Depois do sucesso das forças revolucionárias, foram criados tribunais revolucionários islâmicos. Membros do regime do xá ou militares que foram incapazes de fugir ou decidiram não sair do país foram muitas vezes sujeitos a julgamentos e a acusações sem fundamento (como o caso flagrante do capitão Taheri, em que todas as acusações contra ele eram falsas, pois nem sequer se encontrava em Abadã no dia do incêndio). Esta foi a finalidade de subjugar uma população sedenta pela justiça revolucionária. O encerramento do caso (não interessa quais os resultados) foi vital não apenas para legitimar a capacidade do novo governo para cumprir os apelos públicos, mas também para esmagar qualquer forma de revivalismo monárquico.

Antes da sua execução por fuzilamento em 23 de fevereiro de 1979, o tribunal aceitou os quatro pedidos de Taheri, incluindo não ser vendado, evitar ser fotografado durante a execução, dar ordem pessoal para ser fuzilado e entregar o corpo à sua família.[12]

Livros e referências editar

Dillip Hiro, autor da obra Iran Under the Ayatollahs (1985) afirmou que os grupos anti-xá não foram os prováveis causadores do fogo, visto que o cinema Rex estava localizado num bairro de classe operária e ainda por cima o filme exibido na noite da tragédia Gavaznha ("O Cervo)era uma crítica implícita ao governo do xá; Hiro disse que o filme Gavaznha "passou pela censura, mas com dificuldades consideráveis.
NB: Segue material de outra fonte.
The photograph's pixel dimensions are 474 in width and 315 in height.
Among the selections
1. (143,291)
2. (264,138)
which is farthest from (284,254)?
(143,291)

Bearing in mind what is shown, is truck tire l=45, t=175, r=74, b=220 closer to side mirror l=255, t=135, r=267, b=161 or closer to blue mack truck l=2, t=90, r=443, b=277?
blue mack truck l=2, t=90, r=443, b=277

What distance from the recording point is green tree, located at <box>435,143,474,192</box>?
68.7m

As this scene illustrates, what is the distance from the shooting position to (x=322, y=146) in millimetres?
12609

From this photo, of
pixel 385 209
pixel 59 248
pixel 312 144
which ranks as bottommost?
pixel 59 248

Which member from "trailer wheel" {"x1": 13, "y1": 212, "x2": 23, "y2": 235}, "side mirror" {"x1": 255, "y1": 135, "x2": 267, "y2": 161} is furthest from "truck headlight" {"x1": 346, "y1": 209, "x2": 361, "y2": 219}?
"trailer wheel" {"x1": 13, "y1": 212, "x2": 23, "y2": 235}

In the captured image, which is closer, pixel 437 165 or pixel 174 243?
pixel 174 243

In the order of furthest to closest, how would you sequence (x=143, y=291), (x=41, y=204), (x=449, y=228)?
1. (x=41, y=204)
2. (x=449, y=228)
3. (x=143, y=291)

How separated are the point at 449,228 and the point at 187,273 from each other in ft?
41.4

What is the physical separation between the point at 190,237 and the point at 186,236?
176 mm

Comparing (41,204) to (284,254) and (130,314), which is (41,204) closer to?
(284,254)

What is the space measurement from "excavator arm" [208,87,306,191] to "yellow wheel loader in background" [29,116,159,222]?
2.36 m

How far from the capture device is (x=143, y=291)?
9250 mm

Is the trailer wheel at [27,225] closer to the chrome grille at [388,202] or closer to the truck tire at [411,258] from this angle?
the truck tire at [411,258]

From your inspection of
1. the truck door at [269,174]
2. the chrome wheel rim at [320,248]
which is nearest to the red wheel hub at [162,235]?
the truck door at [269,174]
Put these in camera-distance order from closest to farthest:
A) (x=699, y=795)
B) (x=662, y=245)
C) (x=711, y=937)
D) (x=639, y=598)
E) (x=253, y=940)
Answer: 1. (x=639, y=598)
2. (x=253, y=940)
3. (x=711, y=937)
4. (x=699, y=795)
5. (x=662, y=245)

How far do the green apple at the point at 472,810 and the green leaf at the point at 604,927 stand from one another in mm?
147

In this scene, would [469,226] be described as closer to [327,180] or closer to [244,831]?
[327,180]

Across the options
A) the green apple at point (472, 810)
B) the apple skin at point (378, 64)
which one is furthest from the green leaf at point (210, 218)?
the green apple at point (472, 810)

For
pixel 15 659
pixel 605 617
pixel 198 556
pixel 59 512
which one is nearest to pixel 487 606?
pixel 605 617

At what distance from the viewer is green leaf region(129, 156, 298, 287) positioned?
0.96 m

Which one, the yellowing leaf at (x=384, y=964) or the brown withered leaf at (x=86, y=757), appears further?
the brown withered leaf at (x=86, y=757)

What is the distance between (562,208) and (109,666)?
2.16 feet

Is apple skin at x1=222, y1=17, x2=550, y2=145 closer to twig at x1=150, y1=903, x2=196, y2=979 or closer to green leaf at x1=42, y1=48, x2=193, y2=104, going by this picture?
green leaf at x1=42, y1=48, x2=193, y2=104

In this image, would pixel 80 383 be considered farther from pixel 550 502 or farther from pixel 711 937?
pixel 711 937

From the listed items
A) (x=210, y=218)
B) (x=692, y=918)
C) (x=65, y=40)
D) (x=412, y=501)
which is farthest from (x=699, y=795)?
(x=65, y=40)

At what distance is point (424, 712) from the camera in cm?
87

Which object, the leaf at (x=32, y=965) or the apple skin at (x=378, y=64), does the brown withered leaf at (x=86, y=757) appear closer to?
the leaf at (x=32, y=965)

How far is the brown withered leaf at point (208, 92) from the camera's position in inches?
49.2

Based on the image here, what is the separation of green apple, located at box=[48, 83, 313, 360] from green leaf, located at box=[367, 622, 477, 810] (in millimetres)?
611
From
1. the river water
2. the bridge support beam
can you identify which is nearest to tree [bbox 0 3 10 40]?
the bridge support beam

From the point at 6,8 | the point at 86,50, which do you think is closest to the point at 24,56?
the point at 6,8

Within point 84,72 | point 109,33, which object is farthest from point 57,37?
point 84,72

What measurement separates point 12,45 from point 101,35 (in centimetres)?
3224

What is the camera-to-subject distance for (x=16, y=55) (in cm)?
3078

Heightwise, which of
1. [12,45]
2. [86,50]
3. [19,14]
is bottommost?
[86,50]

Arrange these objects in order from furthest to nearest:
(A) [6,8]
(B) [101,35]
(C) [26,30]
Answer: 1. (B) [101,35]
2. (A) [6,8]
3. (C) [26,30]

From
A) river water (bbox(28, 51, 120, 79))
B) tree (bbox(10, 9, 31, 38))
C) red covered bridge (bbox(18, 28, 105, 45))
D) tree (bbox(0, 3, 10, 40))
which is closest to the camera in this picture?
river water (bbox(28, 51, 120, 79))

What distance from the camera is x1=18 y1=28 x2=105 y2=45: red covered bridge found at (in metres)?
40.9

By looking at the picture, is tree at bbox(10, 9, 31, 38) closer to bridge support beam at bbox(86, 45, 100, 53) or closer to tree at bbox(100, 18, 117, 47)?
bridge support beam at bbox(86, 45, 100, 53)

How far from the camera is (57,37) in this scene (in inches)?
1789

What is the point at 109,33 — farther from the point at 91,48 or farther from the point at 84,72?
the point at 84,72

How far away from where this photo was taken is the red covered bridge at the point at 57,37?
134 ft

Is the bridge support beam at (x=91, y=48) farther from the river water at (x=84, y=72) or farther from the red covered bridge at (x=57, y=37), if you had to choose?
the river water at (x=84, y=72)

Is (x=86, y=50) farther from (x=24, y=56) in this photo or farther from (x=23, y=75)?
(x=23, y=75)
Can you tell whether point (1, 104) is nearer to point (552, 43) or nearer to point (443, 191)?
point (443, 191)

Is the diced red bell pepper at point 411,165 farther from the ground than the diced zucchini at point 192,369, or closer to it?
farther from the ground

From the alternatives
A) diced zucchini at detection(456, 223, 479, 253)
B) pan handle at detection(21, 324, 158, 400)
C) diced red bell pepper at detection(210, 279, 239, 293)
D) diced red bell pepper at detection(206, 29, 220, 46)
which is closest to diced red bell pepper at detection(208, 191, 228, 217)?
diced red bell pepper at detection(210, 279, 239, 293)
Hiro disse que o deliberado encerramento das portas do cinema e os esforços no combate ao incêndio que Hiro considerou "tépidas" (os bombeiros levaram mais de 20 minutos a chegar ao cinema), fortaleceram a crença pública de que o xá mandara pegar fogo ao cinema e contribuiu para aumentar o descrédito e a ira popular contra a monarquia.[3]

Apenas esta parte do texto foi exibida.